Ayrıca ben dinine inanan insanların dogmalarla yaşadığını söylerken bunu aşırı kesim için söyledim.Zaten merak etmeyiniz dinini inancı doğrultusunda yaşayanlar üniversitelerin bu kuralına önceden beri saygı gösterip peruk takarak veya başı açık olarak giriyordu ve kimse bunu sorun etmiyordu.Kısacası bugün suni gündemler yaratılmak isteniyor.Siz burada yazdıklarımdan dinine inanan insanların sabit fikirli,gelişime açık olmayan insanlar olarak algılamayınız.Burada söylenmek istenen mevzu zaman içerisinde bu insanların manevi değerlerini bilimin üstünde tutabileceği riskidir.Ben çok basit birkaç örnek verdim.Kadın doktor erkek hastayı kurallardan dolayı muayene edemeyecek.Ülkede zaten az olan hastane sayısı nedeniyle de böyle bir uygulama sakıncalı.
Bir de alevi meselesi var.Dikkat ederseniz ben iran'ın din rejiminden bahsetmiyorum.Bugün iran'da kadınla evlenmeden ilişkiye girdi diye adam idam ediliyor.Aynı şekilde kadın onların ideolojisine uymuyor diye kuma gömülüp taşlanıyor.Ben giyimden de bahsettim belki ama buna da değindim.Bugün hangi ülkede bilime önem veriliyorsa o ülkede rahat bir yaşam oluyor.Bugün yurtdışına bakın.Orada göreceksiniz çok az bir kesimin bu konularla uğraştığını.Yunanistan'da yangın çıktı adamın teki haçla ateşin üstüne doğru yürüdü mesela.Bunu ne kadar mantıklı bulursunuz?
Benim esas çıkış noktam şu.Bölücülüğü özel olarak bize pazarlıyorlar.Çünkü Türk halkı birbirine güvenmeyi öğrense, destek olsa ve sorun yaratmaktansa çözüm üretmeye yönelse Türkiye dünyada bir numara olur.Lütfen yorumları yapmaya devam edelim.Ancak yorumları beni sözde aydınlıkla suçlayarak yapmayın.Ben bilmediğim hiçbir terimi yazılarımda kullanmadım.Üslubumu ayrıca eleştirecekseniz de özel mesaj atınız.
Son olarak sözlük bir bilgi platformudur.Bilgi de çözümü getirir.Olan durumu felaket tellalı gibi tekrar tekrar anlatmaktan ziyade sizce bu sorun nasıl çözülürdü veya sorun yoksa neden yok gibi açıklamalar getirirseniz hem belki doğru bir tarafı ortaya çıkacaktır; hem de insanlar burada değişik düşünmeye başlayacaklardır.Saygılar.

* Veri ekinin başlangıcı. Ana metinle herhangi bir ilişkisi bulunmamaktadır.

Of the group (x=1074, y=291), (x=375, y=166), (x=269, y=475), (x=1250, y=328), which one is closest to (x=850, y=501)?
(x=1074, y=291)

türban bir özgürlük meselesi değildir. eşi türbanlı olan bir erkeğin, muhafazakar iktidarlar döneminde terfi garantisidir. çünkü, insanın eşi türbanlıysa '' hah, bu da bizden'' diye, gizli bir iletişim biçimi gelişmiştir.
şimdi bu türban takanların olayları din değil deyip duruyoruz ama onlar din için diyorlar. velev ki (!) din için takıyorlar. amaç ne? erkekler saçlarını görüp tahrik olmasınlar diye. peki bu özgürlüğü kısıtlamak değil de ne? bir başkası tahrik olmasın, aman günaha girmesin diye sen özgürlüğünden taviz vermiş olmuyor musun? peki baba, abi, koca baskısıyla türbanları takanlar ne olacak? baskı olan yerde özgürlük var mıdır? peki senin özgürlüğün başkalarınınkini tehdit ettiği sürece o gerçekten özgürlük müdür?
türban neresinden bakarsanız bakın ister siyasi, ister dini olsun özgürlük meselesi değildir.
doğru tespittir. bu kadar önemliyse islamın altıncı şartı türban olurdu zaten. bilmezden, anlamazdan gelinen gerçek şudur ki; türban, kadınların kafası taşla ezilmeden* önceki aşamadır.